Un último detalle. Al lado derecho del presbiterio está un sencillo pesebre que se monta cada año en tiempos de Navidad. Un amigo mío lo califica humorísticamente de un pesebre abertzale [para los lectores no españoles aclaro que el término abertzale significa patriota en euskera, aunque su significado varía mucho según el contexto en el que se utilice], en el sentido de que da un gran protagonismo al producto local por excelencia, la madera de pino.
Me gusta esa combinación de madera y paja y la presencia reducida de la mula y el buey, como si se hubieran encogido voluntariamente para no restar protagonismo a María, a José y al niño. Me identifico con estos dos animales pequeños y contemplativos. Me recuerdan el sobrecogimiento que produce el Misterio y el sosiego que hoy necesitamos para no echar en saco rato tanta gracia recibida.

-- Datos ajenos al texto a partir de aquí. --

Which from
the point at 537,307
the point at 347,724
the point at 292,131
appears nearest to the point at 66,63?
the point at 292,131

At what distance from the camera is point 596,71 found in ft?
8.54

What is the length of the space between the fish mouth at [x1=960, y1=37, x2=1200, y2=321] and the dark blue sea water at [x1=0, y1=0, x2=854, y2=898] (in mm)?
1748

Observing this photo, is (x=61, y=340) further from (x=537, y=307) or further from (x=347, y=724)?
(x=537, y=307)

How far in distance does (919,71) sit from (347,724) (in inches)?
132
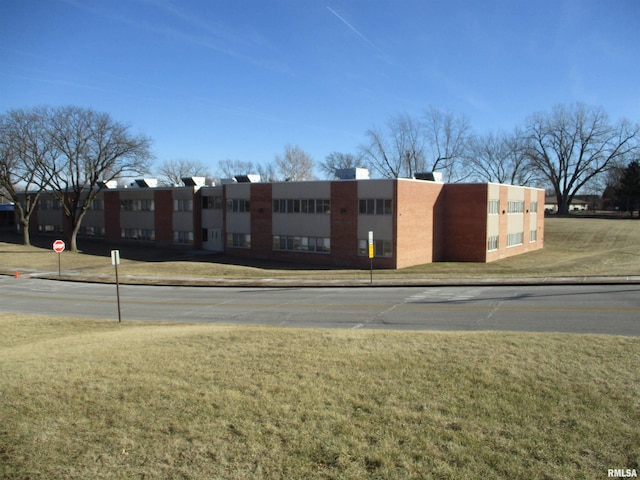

Que hermoso pueblo. Gracias por presentarlo con detalles de su historia y riqueza. Mucho que aprender. Gracias Gonzalo.
ResponderEliminarGracias Gonzalo, por el paseo con que nos has llevado a conocer Vinuesa, tu tierra natal. Te agradezco que nos hayas dado a conocer tus raíces....
ResponderEliminarTanto el texto, tu explicaión serena y apasionada a la vez, como las fotos, ayudan a conocer los rincones por los que te mueves, cuando estás en Vinuesa. Gracias... Intuyo que es un pueblo que te lleva al descanso y a encontrar a Dios en todos los rincones... Un abrazo.
Qué bonito Gonzalo¡¡¡¡¡¡¡ y el nacimiento no puede gustarme más¡¡¡¡¡ un abrazo.